Work to complete: Turn every line of the records below into a JSON list of strings, with one string per line and blank lines left out.

Data records:
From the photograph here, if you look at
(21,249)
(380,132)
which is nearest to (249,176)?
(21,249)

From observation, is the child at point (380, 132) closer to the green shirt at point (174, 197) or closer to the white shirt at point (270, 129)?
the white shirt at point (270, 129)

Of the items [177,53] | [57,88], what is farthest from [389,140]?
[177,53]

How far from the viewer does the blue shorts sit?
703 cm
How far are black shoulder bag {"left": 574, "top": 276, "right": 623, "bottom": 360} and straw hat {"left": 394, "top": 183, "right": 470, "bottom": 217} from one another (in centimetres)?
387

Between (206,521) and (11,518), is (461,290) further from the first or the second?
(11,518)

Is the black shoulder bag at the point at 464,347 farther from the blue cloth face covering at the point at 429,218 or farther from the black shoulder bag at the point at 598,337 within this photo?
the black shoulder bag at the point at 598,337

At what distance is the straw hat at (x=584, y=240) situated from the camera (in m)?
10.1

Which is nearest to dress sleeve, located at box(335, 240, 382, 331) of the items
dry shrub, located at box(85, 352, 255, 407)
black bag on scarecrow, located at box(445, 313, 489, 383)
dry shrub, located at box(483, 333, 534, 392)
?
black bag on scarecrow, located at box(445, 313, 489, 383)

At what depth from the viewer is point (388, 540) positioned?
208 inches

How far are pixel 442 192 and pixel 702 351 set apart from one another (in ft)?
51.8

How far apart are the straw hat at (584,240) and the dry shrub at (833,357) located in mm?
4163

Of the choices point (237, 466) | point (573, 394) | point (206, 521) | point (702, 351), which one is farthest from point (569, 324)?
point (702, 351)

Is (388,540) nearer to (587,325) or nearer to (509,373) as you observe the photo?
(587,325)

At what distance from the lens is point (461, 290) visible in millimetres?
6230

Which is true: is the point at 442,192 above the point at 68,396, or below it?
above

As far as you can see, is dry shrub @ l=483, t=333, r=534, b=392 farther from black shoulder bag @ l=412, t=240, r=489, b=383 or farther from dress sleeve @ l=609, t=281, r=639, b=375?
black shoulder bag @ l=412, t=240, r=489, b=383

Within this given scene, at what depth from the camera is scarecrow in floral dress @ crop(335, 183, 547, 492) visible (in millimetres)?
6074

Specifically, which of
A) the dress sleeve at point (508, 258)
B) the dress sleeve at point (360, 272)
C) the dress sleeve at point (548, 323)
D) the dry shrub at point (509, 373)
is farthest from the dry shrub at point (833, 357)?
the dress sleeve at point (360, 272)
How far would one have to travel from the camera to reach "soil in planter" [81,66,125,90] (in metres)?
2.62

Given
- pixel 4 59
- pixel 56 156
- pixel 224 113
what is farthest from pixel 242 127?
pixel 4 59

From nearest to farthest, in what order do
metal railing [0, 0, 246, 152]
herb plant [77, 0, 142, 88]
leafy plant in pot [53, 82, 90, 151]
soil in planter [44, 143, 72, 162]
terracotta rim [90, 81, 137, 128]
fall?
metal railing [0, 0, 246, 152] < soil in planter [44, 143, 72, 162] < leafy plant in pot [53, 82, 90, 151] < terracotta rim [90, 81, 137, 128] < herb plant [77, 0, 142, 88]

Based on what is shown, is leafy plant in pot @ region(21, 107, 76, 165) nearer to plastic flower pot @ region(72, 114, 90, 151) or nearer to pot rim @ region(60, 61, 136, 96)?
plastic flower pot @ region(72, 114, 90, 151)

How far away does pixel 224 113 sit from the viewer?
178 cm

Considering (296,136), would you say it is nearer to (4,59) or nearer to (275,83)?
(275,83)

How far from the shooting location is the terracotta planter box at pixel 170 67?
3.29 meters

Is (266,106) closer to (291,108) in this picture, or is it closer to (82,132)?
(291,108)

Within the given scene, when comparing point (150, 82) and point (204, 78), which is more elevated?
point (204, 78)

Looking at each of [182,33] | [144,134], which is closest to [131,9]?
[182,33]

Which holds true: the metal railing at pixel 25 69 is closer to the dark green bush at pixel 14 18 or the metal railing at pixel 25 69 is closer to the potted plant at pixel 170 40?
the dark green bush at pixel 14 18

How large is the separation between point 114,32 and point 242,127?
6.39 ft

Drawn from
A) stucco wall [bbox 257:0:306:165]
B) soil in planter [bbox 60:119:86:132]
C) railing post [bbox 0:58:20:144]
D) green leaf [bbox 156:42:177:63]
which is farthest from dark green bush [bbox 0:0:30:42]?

Output below:
[
  "From the photograph here, if you look at",
  "(21,249)",
  "(380,132)",
  "which is nearest to (249,176)?",
  "(21,249)",
  "From observation, is the child at point (380, 132) closer to the green shirt at point (174, 197) or closer to the white shirt at point (270, 129)?",
  "the white shirt at point (270, 129)",
  "Of the items [177,53] | [57,88], what is farthest from [389,140]?",
  "[177,53]",
  "How far from the viewer does the blue shorts sit?",
  "703 cm",
  "How far are black shoulder bag {\"left\": 574, \"top\": 276, \"right\": 623, \"bottom\": 360} and straw hat {\"left\": 394, \"top\": 183, \"right\": 470, \"bottom\": 217} from one another (in centimetres)?",
  "387",
  "Between (206,521) and (11,518), is (461,290) further from the first or the second?",
  "(11,518)",
  "Is the black shoulder bag at the point at 464,347 farther from the blue cloth face covering at the point at 429,218 or farther from the black shoulder bag at the point at 598,337 within this photo?",
  "the black shoulder bag at the point at 598,337",
  "At what distance is the straw hat at (x=584, y=240) situated from the camera (in m)?",
  "10.1",
  "Which is nearest to dress sleeve, located at box(335, 240, 382, 331) of the items",
  "dry shrub, located at box(85, 352, 255, 407)",
  "black bag on scarecrow, located at box(445, 313, 489, 383)",
  "dry shrub, located at box(483, 333, 534, 392)",
  "?",
  "black bag on scarecrow, located at box(445, 313, 489, 383)",
  "At what depth from the viewer is point (388, 540) positioned?",
  "208 inches",
  "How far are pixel 442 192 and pixel 702 351 set apart from one another (in ft)?",
  "51.8",
  "How far apart are the straw hat at (584,240) and the dry shrub at (833,357) located in mm?",
  "4163",
  "Of the choices point (237, 466) | point (573, 394) | point (206, 521) | point (702, 351), which one is farthest from point (569, 324)?",
  "point (702, 351)",
  "Is (388,540) nearer to (587,325) or nearer to (509,373) as you observe the photo?",
  "(587,325)",
  "At what distance from the lens is point (461, 290) visible in millimetres?",
  "6230",
  "Which is true: is the point at 442,192 above the point at 68,396, or below it?",
  "above",
  "As far as you can see, is dry shrub @ l=483, t=333, r=534, b=392 farther from black shoulder bag @ l=412, t=240, r=489, b=383 or farther from dress sleeve @ l=609, t=281, r=639, b=375?",
  "black shoulder bag @ l=412, t=240, r=489, b=383",
  "Within this given scene, at what depth from the camera is scarecrow in floral dress @ crop(335, 183, 547, 492) visible (in millimetres)?",
  "6074",
  "Specifically, which of",
  "A) the dress sleeve at point (508, 258)",
  "B) the dress sleeve at point (360, 272)",
  "C) the dress sleeve at point (548, 323)",
  "D) the dry shrub at point (509, 373)",
  "is farthest from the dry shrub at point (833, 357)?",
  "the dress sleeve at point (360, 272)",
  "How far would one have to travel from the camera to reach \"soil in planter\" [81,66,125,90] (in metres)?",
  "2.62",
  "Given",
  "- pixel 4 59",
  "- pixel 56 156",
  "- pixel 224 113",
  "what is farthest from pixel 242 127?",
  "pixel 4 59",
  "From nearest to farthest, in what order do",
  "metal railing [0, 0, 246, 152]",
  "herb plant [77, 0, 142, 88]",
  "leafy plant in pot [53, 82, 90, 151]",
  "soil in planter [44, 143, 72, 162]",
  "terracotta rim [90, 81, 137, 128]",
  "fall?",
  "metal railing [0, 0, 246, 152] < soil in planter [44, 143, 72, 162] < leafy plant in pot [53, 82, 90, 151] < terracotta rim [90, 81, 137, 128] < herb plant [77, 0, 142, 88]",
  "Based on what is shown, is leafy plant in pot @ region(21, 107, 76, 165) nearer to plastic flower pot @ region(72, 114, 90, 151) or nearer to pot rim @ region(60, 61, 136, 96)?",
  "plastic flower pot @ region(72, 114, 90, 151)",
  "How far away does pixel 224 113 sit from the viewer?",
  "178 cm",
  "Considering (296,136), would you say it is nearer to (4,59) or nearer to (275,83)?",
  "(275,83)",
  "How far from the shooting location is the terracotta planter box at pixel 170 67?",
  "3.29 meters",
  "Is (266,106) closer to (291,108) in this picture, or is it closer to (82,132)?",
  "(291,108)",
  "Within the given scene, when comparing point (150, 82) and point (204, 78), which is more elevated?",
  "point (204, 78)",
  "Looking at each of [182,33] | [144,134], which is closest to [131,9]?",
  "[182,33]",
  "Which holds true: the metal railing at pixel 25 69 is closer to the dark green bush at pixel 14 18 or the metal railing at pixel 25 69 is closer to the potted plant at pixel 170 40?",
  "the dark green bush at pixel 14 18",
  "How large is the separation between point 114,32 and point 242,127?",
  "6.39 ft",
  "Drawn from",
  "A) stucco wall [bbox 257:0:306:165]",
  "B) soil in planter [bbox 60:119:86:132]",
  "C) railing post [bbox 0:58:20:144]",
  "D) green leaf [bbox 156:42:177:63]",
  "which is farthest from dark green bush [bbox 0:0:30:42]?"
]